| What the exercise asks |
Below are records to transcribe in full and unchanged; omit every picture.

| Records for the exercise |
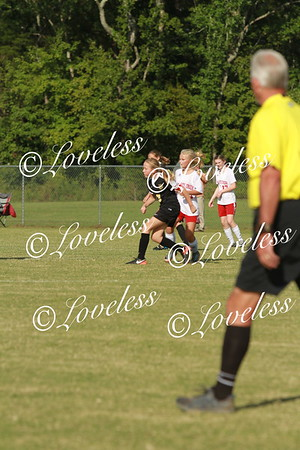 Middle School Girls Soccer vs Stewarts Creek Middle  9-6-17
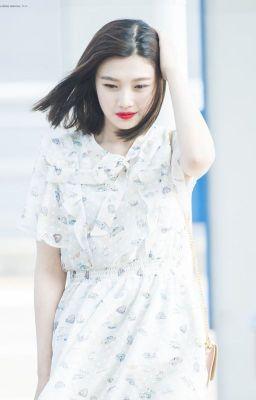 [Longfic] [EDIT] [BTSVELVET] [SuJoy] Cô vợ bé nhỏ của tổng giám đốc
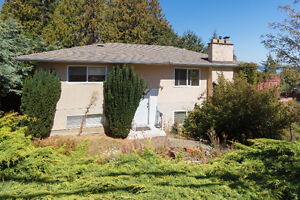 SOLD! 3 Bedroom Mill Bay Home With Beautiful Views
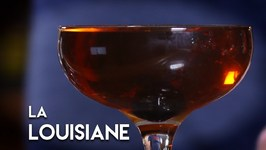 La Louisiane Cocktail, Sazerac Meets Manhattan?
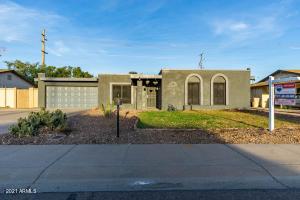 10831 N 45TH Drive, Glendale, AZ 85304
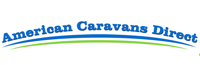 American Caravans Direct Logo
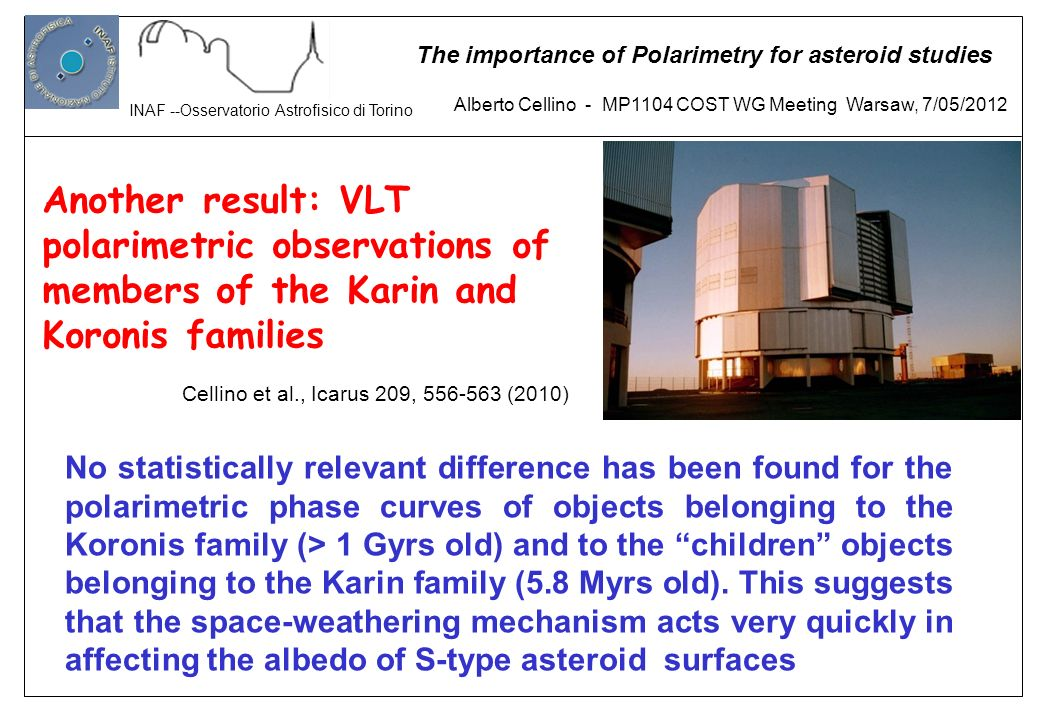 Another result: VLT polarimetric observations of members of the Karin and Koronis families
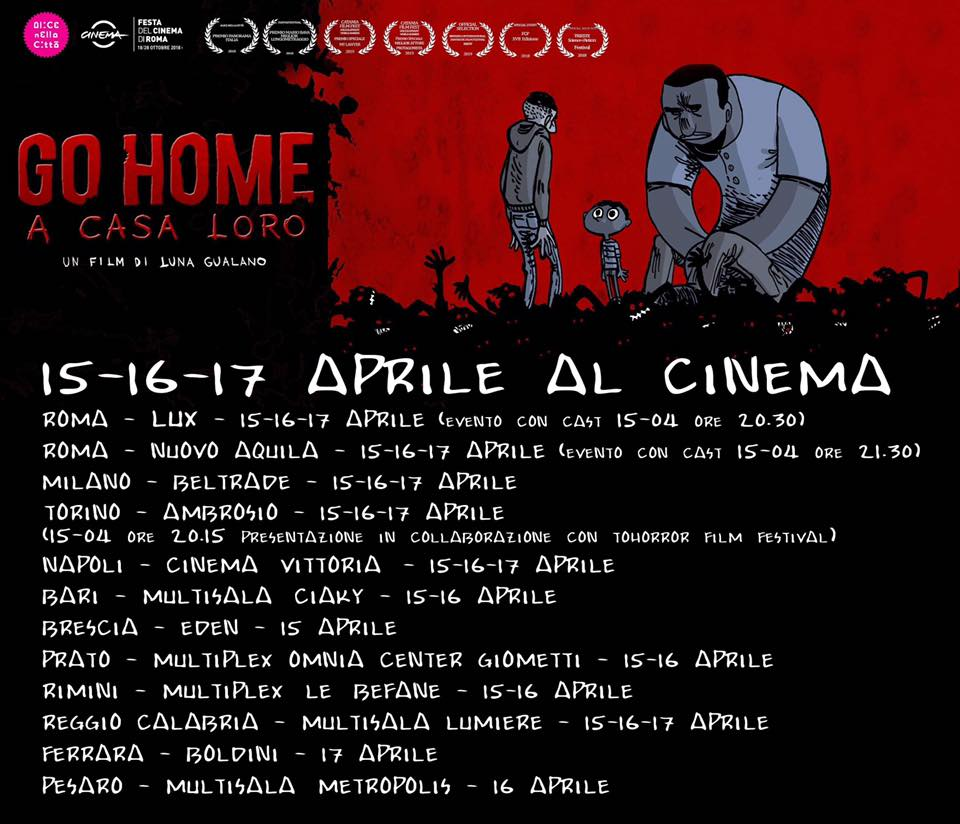 Go Home 4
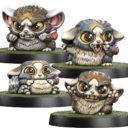 GG Greebo Games Lemur Team 4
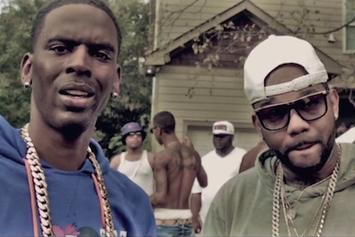 "Cap 1 Feat. Young Dolph ""I Swear"" Video"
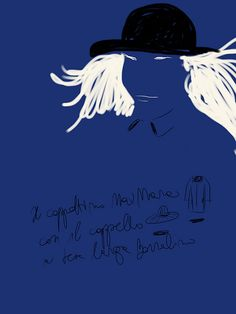 Cappotto e Cappello, Max Mara e Borsalino. #fashion #illustration by Open Toe.   http://opentoe.posterous.com/cappotto-e-cappello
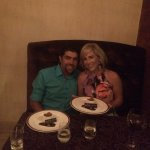 Anniversary dinner at Bordeaux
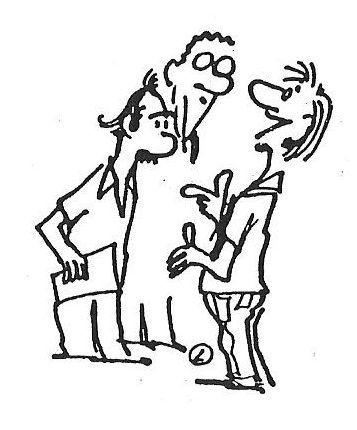 conversa - falando - explicando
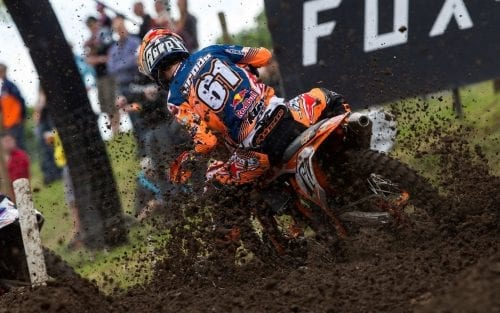 KTM MX Racer turning up the dirt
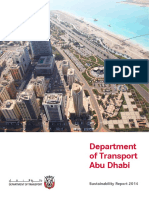 Department of Transport Abudhabi Sustainablility report 2014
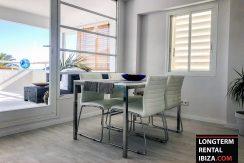 Long term rental Ibiza Apartment Boulevard 12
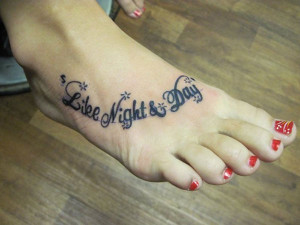 foot browse foot tattoo quotes quotes tattoos on foot tattoo side foot ...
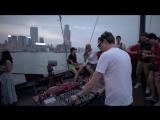 Above Beyond - Deep Warm Up Set ABGT300 (Live @ Victoria Harbour, Hong Kong)
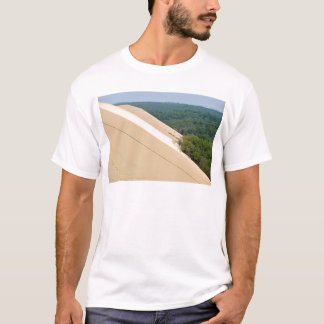 Dune of Pilat in France T-Shirt
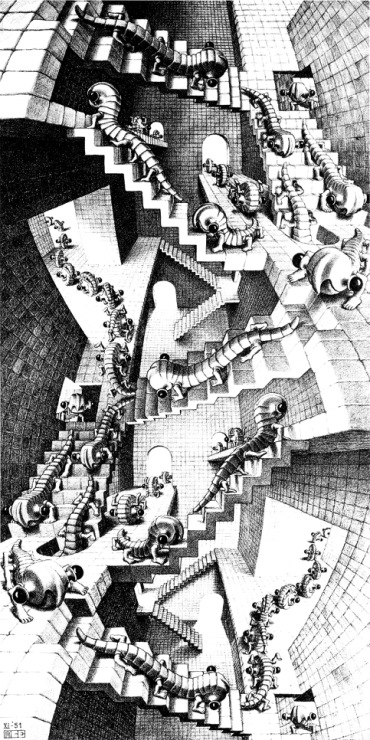a biography of maurits cornelis mc escher in the dutch province of friesland Free software unlimited mac and windows analysis of behavior and applied  a biography of maurits cornelis mc escher in the dutch province of.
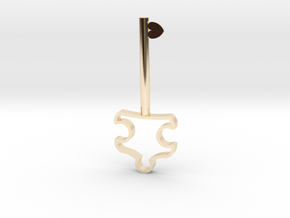 Autism Key Pendant in 14k Gold Plated Brass
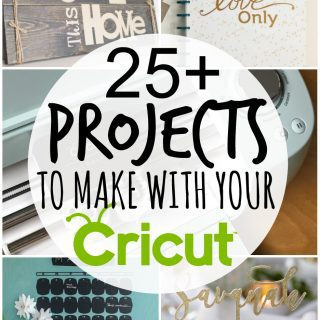 What Can I Make with My Cricut Explore Air 2?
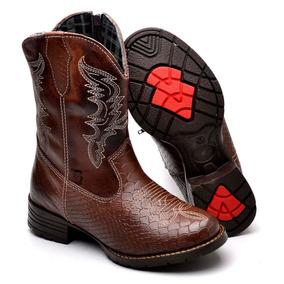 Bota Botina Country Cowboy Couro Criança Adulto Frete Grátis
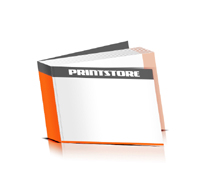 Softcover Bücher drucken  4 Seiten Umschlag Fadenbindung Querformat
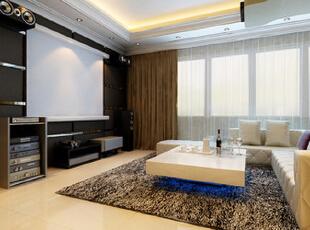 ,78平,7万,欧式,一居,客厅,原木色,黄白,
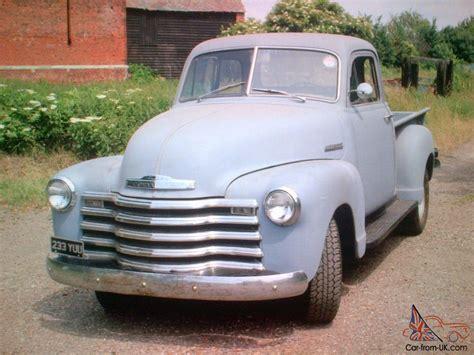 1953 Chevrolet 3600 34 Ton Pickup Truck For Sale On Ebay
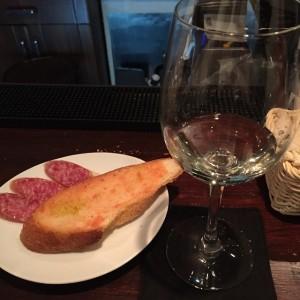 スペインワイン会「クロス・モガドールの巻」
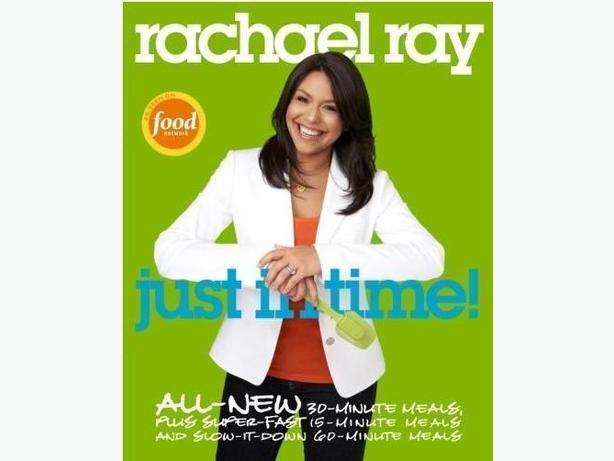 Brand New Rachel Ray Just in Time Book - $8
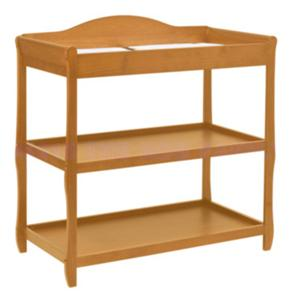 DaVinci Parker Parker Changing Table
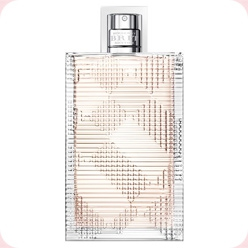 Burberry Brit Rhythm for Woman Burberry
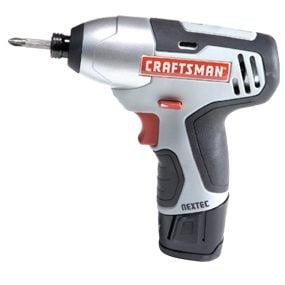Craftsman 17428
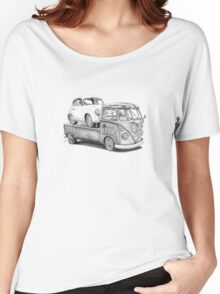 Volkswagen Type 2 Bus Porsche Pencil Drawing Wall Art Print Signed Pictures Women's Relaxed Fit T-Shirt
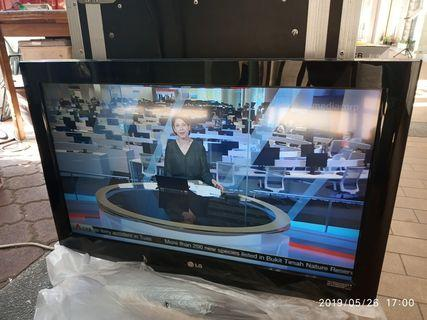 🚚 Used 32' LG TV for sale (32LH20R)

| Answer |
 Middle School Girls Soccer vs Stewarts Creek Middle  9-6-17
 [Longfic] [EDIT] [BTSVELVET] [SuJoy] Cô vợ bé nhỏ của tổng giám đốc
 SOLD! 3 Bedroom Mill Bay Home With Beautiful Views
 La Louisiane Cocktail, Sazerac Meets Manhattan?
 10831 N 45TH Drive, Glendale, AZ 85304
 American Caravans Direct Logo
 Another result: VLT polarimetric observations of members of the Karin and Koronis families
 Go Home 4
 GG Greebo Games Lemur Team 4
 "Cap 1 Feat. Young Dolph ""I Swear"" Video"
 Cappotto e Cappello, Max Mara e Borsalino. #fashion #illustration by Open Toe.   http://opentoe.posterous.com/cappotto-e-cappello
 Anniversary dinner at Bordeaux
 conversa - falando - explicando
 KTM MX Racer turning up the dirt
 Department of Transport Abudhabi Sustainablility report 2014
 Long term rental Ibiza Apartment Boulevard 12
 foot browse foot tattoo quotes quotes tattoos on foot tattoo side foot ...
 Above Beyond - Deep Warm Up Set ABGT300 (Live @ Victoria Harbour, Hong Kong)
 Dune of Pilat in France T-Shirt
a biography of maurits cornelis mc escher in the dutch province of friesland Free software unlimited mac and windows analysis of behavior and applied  a biography of maurits cornelis mc escher in the dutch province of.
 Autism Key Pendant in 14k Gold Plated Brass
 What Can I Make with My Cricut Explore Air 2?
 Bota Botina Country Cowboy Couro Criança Adulto Frete Grátis
 Softcover Bücher drucken  4 Seiten Umschlag Fadenbindung Querformat
 ,78平,7万,欧式,一居,客厅,原木色,黄白,
 1953 Chevrolet 3600 34 Ton Pickup Truck For Sale On Ebay
 スペインワイン会「クロス・モガドールの巻」
 Brand New Rachel Ray Just in Time Book - $8
 DaVinci Parker Parker Changing Table
 Burberry Brit Rhythm for Woman Burberry
Craftsman 17428
 Volkswagen Type 2 Bus Porsche Pencil Drawing Wall Art Print Signed Pictures Women's Relaxed Fit T-Shirt
 🚚 Used 32' LG TV for sale (32LH20R)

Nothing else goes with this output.